Reputation: 1277
The following query returns the results shown below:
SELECT
ProjectID, newID.value
FROM
[dbo].[Data] WITH(NOLOCK)
CROSS APPLY
STRING_SPLIT([bID],';') AS newID
WHERE
newID.value IN ('O95833', 'Q96NY7-2')
Results:
ProjectID value
---------------------
2 Q96NY7-2
2 O95833
2 O95833
2 Q96NY7-2
2 O95833
2 Q96NY7-2
4 Q96NY7-2
4 Q96NY7-2
Using the newly added STRING_AGG
function (in SQL Server 2017) as it is shown in the following query I am able to get the result-set below.
SELECT
ProjectID,
STRING_AGG( newID.value, ',') WITHIN GROUP (ORDER BY newID.value) AS
NewField
FROM
[dbo].[Data] WITH(NOLOCK)
CROSS APPLY
STRING_SPLIT([bID],';') AS newID
WHERE
newID.value IN ('O95833', 'Q96NY7-2')
GROUP BY
ProjectID
ORDER BY
ProjectID
Results:
ProjectID NewField
-------------------------------------------------------------
2 O95833,O95833,O95833,Q96NY7-2,Q96NY7-2,Q96NY7-2
4 Q96NY7-2,Q96NY7-2
I would like my final output to have only unique elements as below:
ProjectID NewField
-------------------------------
2 O95833, Q96NY7-2
4 Q96NY7-2
Any suggestions about how to get this result? Please feel free to refine/redesign from scratch my query if needed.
Upvotes: 73
Views: 184592
Reputation: 24410
Use the DISTINCT
keyword in a subquery to remove duplicates before combining the results: SQL Fiddle
SELECT
ProjectID
,STRING_AGG(value, ',') WITHIN GROUP (ORDER BY value) AS
NewField
FROM (
SELECT DISTINCT
ProjectID
, newId.value
FROM [dbo].[Data] WITH (NOLOCK)
CROSS APPLY STRING_SPLIT([bID],';') AS newId
WHERE newId.value IN ( 'O95833' , 'Q96NY7-2' )
) x
GROUP BY ProjectID
ORDER BY ProjectID
Upvotes: 69
Reputation: 499
You can use that function to remove duplicates:
CREATE FUNCTION fn_DistinctSeparatedList (@InputString VARCHAR(MAX), @separator nvarchar(10))
RETURNS VARCHAR(MAX)
AS
BEGIN
DECLARE @Items TABLE (Item VARCHAR(MAX));
INSERT INTO @Items
SELECT value
FROM STRING_SPLIT(replace(@InputString, @separator,'~'),'~')

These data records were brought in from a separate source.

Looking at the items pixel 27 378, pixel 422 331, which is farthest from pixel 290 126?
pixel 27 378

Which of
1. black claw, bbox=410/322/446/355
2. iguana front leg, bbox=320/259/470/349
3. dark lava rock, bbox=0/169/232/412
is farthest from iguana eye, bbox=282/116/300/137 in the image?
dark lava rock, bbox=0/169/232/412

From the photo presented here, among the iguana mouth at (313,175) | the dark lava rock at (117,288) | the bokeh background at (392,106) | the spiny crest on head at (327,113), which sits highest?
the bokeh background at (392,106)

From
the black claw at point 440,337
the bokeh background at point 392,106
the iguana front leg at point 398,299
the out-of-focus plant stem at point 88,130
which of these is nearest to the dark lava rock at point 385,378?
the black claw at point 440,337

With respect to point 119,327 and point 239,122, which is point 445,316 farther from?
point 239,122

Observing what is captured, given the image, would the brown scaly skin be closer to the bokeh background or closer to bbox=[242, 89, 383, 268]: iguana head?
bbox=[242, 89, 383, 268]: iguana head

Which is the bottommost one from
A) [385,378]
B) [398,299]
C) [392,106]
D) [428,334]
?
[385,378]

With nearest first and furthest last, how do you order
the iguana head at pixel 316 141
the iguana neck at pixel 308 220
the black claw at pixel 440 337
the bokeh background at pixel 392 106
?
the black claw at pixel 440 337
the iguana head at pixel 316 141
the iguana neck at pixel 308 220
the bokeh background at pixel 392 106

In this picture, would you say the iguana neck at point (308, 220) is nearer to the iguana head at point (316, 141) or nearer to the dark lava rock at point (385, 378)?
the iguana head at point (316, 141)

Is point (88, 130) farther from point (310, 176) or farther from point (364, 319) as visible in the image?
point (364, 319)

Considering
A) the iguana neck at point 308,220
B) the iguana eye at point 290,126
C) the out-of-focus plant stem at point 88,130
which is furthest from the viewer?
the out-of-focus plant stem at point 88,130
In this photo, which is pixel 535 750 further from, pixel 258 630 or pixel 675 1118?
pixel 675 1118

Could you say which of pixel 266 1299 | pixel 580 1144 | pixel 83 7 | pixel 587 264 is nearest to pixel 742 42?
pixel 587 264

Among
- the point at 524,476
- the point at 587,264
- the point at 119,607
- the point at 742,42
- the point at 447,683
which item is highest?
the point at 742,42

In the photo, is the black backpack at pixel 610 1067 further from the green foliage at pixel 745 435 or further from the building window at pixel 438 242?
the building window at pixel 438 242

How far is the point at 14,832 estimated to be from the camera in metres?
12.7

WHERE value IS NOT NULL AND value != '';
WITH DistinctItems AS (
SELECT DISTINCT Item AS Item
FROM @Items
)
SELECT @InputString = STRING_AGG(Item, '~')
FROM DistinctItems;
RETURN Replace(@InputString,'~',@separator);
END
you can use that this way: let's create the table to have some data:
drop table if exists #PetsOwner
Select 'Olivier' as Person, 'Cat' as Pet, 'Charlie' as PetName
into #PetsOwner
union
Select 'Olivier' as Person, 'cat' as Pet, 'Luna' as PetName
union
Select 'Olivier' as Person, 'Cat' as Pet, 'Cooper ' as PetName
union
Select 'Leo' as Person, 'Cat' as Pet, 'Daisy' as PetName
union
Select 'Leo' as Person, 'Dog' as Pet, 'Milo' as PetName
union
Select 'Michael' as Person, 'Fish' as Pet, 'Max' as PetName
And now we can aggregate with duplicates:
select Person, STRING_AGG(Pet, ', ')
from #PetsOwner
group by Person
Or without duplicates with the usage of that function:
select Person, fn_DistinctSeparatedList(STRING_AGG(Pet, ', '),', ')
from #PetsOwner
group by Person
Upvotes: 2
Reputation: 452947
For your particular case instead of exploding the values from the rows out and intermingling them and then needing to use GROUP BY
to reassemble them you can just do the following (Fiddle).
SELECT ProjectId,
NewField = (SELECT STRING_AGG( value, ',') WITHIN GROUP (ORDER BY value) FROM (SELECT DISTINCT value FROM STRING_SPLIT(bID,';') WHERE value IN ('O95833', 'Q96NY7-2') )X)
FROM [data]
In the more general case - e.g. with the starting point in Darryl's answer you could use
WITH T AS
(
SELECT *,
ROW_NUMBER() OVER (PARTITION BY ProjectID, value ORDER BY ProjectID, value) AS RN
FROM #data d
)
SELECT ProjectID,
SUM(Cost),
STRING_AGG(CASE WHEN RN = 1 THEN value END, ',') WITHIN GROUP (ORDER BY value)
FROM T
GROUP BY ProjectID
ORDER BY ProjectID
This can use a single sort on ProjectID, value
to both apply the row numbering and for the subsequent GROUP BY ProjectID
and WITHIN GROUP (ORDER BY value)
Upvotes: 3
Reputation: 1
In case you want to include other aggregates with your query, you can do:
DROP TABLE IF EXISTS #data
CREATE TABLE #data (row_id INT IDENTITY(1,1), projectID INT, value NVARCHAR(40), cost FLOAT)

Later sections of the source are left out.